Habari? (How are you?)

Hujambo? (Are you fine?)

Shikamoo? (Mostly to your elders)

Nzuri! (Good!)

Sijambo! (I am fine!)

Marahabaa! (They then acknowledge that you respect them.)

DID YOU KNOW?
Swahili is the most commonly used local language, but many people at the coast speak English so you should be fine. In fact, you will find other European languages like Italian being spoken in Malindi for instance.

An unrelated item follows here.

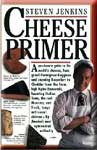 Cheese Primer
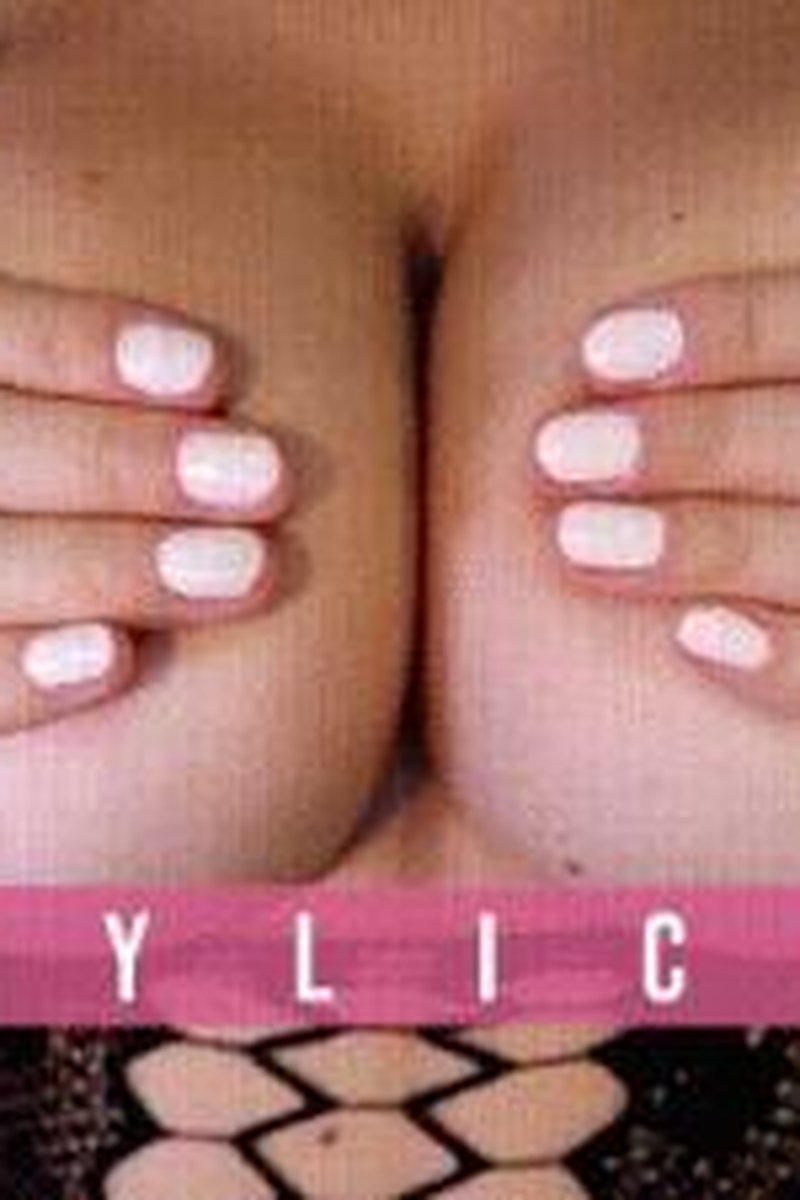 Tittylicious - Screenshot 1 of 4 - Big Tits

Five must  try restaurants
1 Ali Barbour’s Cave
Said to be about 180,000 years old with a depth of about 10 metres below ground, this fine dining spot is set in natural coral caves, which makes for quite the unique ambience. The main chamber has an open roof so you can gaze up between mouthfuls of butter-soft steak or a glass of merlot into the starry sky. The menu includes a variety of seafood such as Ali Drunken prawns, fresh Kilifi oysters, a seafood platter complete with fresh calamari,  crabs, lobsters, succulent red snapper and oysters, all prepared to perfection. Yes, they have a vegetarian menu as well. Ali Barbour’s Road, Diani

2 Majlis Restaurant
The menu here features Italian, Japanese and Swahili cuisine and is open to both in-house guests of the Majlis resort as well as external patrons. It features a high ceiling and is traditionally built with a makuti (palm leaf) roof, which is ideal for those very hot days. Seafood is bought fresh daily from local fishermen before arriving at your table piping hot and elevated with fresh seasonal ingredients. Enjoy a candlelit, romantic dinner served al fresco under the stars. Ras Kitau Bay, Lamu

3 Papa Remo
Located on one of the best beaches in Watamu, Papa Remo’s is an idyllic spot from which to take a dip in the ocean then cool off on one of the pink and blue sunbeds. The octopus and potato salad, sailfish carpaccio and lobster and crab salad are highly recommended, all coming at reasonable prices. It is Italian owned with friendly and efficient local staff, some of whom are actually fluent in Italian. Jacaranda Road, Watamu

4 Tarboush Restaurant
Very popular with both locals and tourists alike for their chicken or beef shawarmas. Portions are very generous, and this spot is ideal for families and other large groups. Other delicious menu items include authentic chicken tikka, an array of biryani, Swahili-style pilau and other comfort food with distinct Indo-Arabic influences. Makadara Road, Mombasa

5 The Old Man & The Sea
One of the oldest restaurants in Malindi and designed in a Moorish style, the mood here is relaxed yet intimate – perfect for a romantic meal. You can see the iconic Vasco da Gama pillar from the large windows. Much more conspicuous restaurants stand tall next to this little gem, but if you find it, you will be in for a treat. The menu consists of barbecued seafood accompanied by various sauces made in house. The Malindi smoked sailfish used in many of the starters is a sure crowd pleaser. Silversand Road, Malindi.

Why not try?
Palm wine
Referred to as Mnazi and having been popularised by the indigenous Mijikenda farmers who dwell at the coast, this is a traditional alcoholic beverage tapped from the sap of palm trees, which thrive in this climate. After the sap is collected, it immediately begins fermentation because of the natural yeast in it, and is therefore best drunk within 24 hours. The alcohol content at this point is usually about 4 per cent.